Print
Consumer Privacy: Protect Consumers, Facilitate Commerce
At a Glance:
BSA Position
BSA supports a balanced approach to privacy that respects and encourages informed consumer choices, while ensuring that products and services can be tailored to specific consumers’ needs and industry can continue to deliver products and services that consumers value.
Issue
Information technologies (IT) deliver many benefits to consumers, such as enhanced productivity and convenient access to information, services, and products. These important benefits of our modern digital economy involve the collection of information about consumers, such as their preferences, to enhance their online experience.
The future of the global economy depends on fostering a safe and legal online world, where personal data is being collected, used, and stored responsibly and securely, giving citizens and businesses confidence and trust in information tools.
Background
Over the last several decades, consumers have increasingly embraced and enjoyed the benefits of information technologies. Maintaining and building upon these benefits requires ensuring that rules for the collection of personal information are fair to consumers and flexible for businesses.

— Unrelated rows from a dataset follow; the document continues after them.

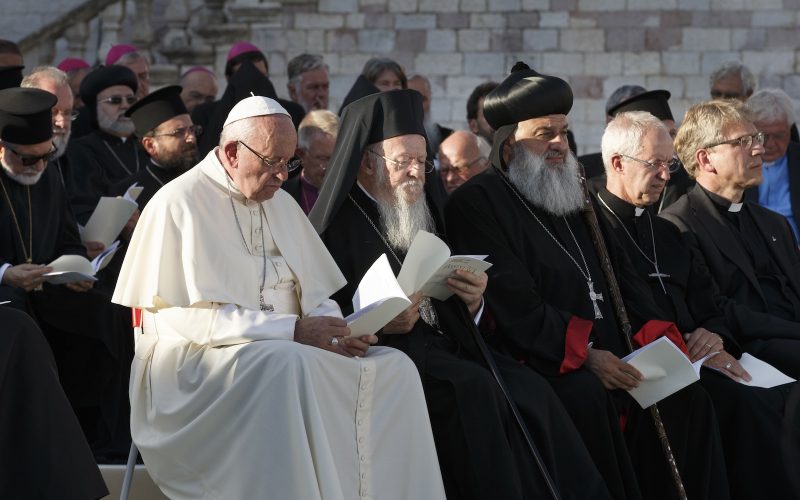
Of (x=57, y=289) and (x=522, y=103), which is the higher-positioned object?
(x=522, y=103)

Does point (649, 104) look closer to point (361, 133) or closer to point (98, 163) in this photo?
point (361, 133)

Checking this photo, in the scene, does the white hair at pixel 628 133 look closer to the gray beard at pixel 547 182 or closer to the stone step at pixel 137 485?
the gray beard at pixel 547 182

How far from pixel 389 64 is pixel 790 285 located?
11.0ft

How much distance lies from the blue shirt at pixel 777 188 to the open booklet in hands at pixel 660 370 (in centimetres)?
270

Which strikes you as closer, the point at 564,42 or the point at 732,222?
the point at 732,222

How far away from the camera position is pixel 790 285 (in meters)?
6.95

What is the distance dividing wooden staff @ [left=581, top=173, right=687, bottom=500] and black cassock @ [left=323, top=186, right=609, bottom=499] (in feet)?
1.71

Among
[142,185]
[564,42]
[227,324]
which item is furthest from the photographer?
[564,42]

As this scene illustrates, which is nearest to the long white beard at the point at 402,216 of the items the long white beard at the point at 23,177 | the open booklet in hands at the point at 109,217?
the open booklet in hands at the point at 109,217

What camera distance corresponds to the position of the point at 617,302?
6160 millimetres

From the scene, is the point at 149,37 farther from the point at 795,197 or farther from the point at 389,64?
the point at 795,197

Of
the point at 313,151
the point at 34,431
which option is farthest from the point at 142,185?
the point at 34,431

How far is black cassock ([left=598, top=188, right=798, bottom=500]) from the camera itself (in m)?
6.09

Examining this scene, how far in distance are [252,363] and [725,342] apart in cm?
282
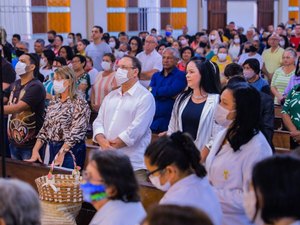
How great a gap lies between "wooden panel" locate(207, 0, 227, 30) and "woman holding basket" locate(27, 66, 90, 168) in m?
15.4

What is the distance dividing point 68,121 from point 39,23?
32.7 feet

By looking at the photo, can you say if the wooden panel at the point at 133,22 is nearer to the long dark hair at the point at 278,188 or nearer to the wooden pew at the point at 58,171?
the wooden pew at the point at 58,171

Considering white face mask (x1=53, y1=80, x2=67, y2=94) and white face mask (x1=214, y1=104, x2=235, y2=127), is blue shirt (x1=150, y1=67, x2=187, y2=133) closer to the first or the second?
white face mask (x1=53, y1=80, x2=67, y2=94)

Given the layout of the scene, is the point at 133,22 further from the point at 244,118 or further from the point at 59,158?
the point at 244,118

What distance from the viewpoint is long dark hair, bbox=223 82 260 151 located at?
385 cm

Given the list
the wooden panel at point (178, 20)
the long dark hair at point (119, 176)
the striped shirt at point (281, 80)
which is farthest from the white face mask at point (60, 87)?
the wooden panel at point (178, 20)

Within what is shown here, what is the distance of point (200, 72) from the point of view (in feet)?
16.6

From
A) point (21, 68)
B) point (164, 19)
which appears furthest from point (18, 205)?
point (164, 19)

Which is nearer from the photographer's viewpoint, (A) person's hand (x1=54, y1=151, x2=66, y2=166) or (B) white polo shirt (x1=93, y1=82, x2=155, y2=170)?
(B) white polo shirt (x1=93, y1=82, x2=155, y2=170)

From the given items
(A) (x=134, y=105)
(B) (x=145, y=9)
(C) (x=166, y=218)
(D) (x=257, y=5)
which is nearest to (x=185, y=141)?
(C) (x=166, y=218)

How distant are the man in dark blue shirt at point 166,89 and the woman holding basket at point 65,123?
1277 mm

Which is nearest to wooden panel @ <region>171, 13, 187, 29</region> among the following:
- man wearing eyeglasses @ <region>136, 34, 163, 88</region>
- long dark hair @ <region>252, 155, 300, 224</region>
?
man wearing eyeglasses @ <region>136, 34, 163, 88</region>

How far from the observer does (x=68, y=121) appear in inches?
214

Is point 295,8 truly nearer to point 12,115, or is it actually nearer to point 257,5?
point 257,5
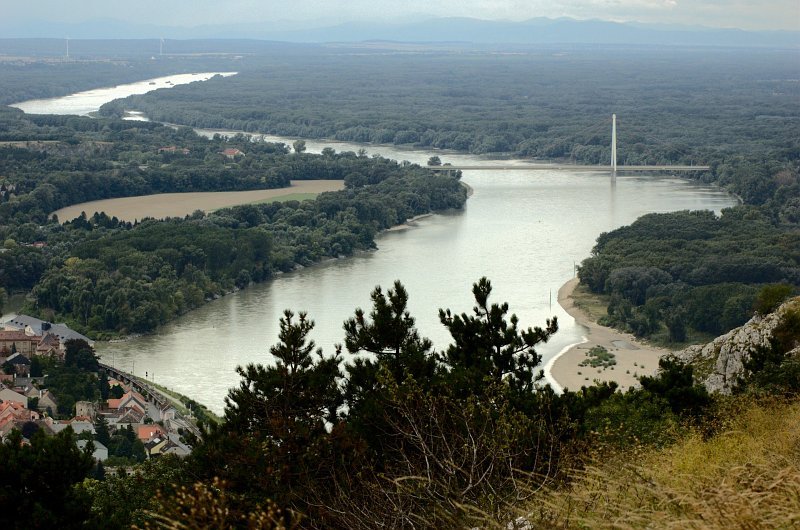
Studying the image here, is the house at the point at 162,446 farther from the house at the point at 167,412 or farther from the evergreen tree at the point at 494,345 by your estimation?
the evergreen tree at the point at 494,345

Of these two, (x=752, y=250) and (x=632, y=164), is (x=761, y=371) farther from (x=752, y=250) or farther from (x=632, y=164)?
(x=632, y=164)

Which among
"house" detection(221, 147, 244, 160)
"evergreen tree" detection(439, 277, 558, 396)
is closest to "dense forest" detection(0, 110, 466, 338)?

Both industry and government have played roles in promoting consumer confidence in IT systems. All BSA members have implemented comprehensive privacy practices to address consumer concerns, often based on internationally agreed norms such as the Organization for Economic Cooperation and Development’s (OECD) Fair Information Practices. High-tech companies also operate in an environment shaped by national and regional laws, such as those of Canada or the European Union. The US Congress has enacted laws to protect specific types of information, such as the Health Insurance Portability and Accountability Act (HIPAA) for health information, and the Gramm-Leach-Bliley Act for financial information. Industry, government, and non-governmental organizations have undertaken extensive consumer education programs to encourage consumers to make informed choices about how their personal data is collected, used, and stored.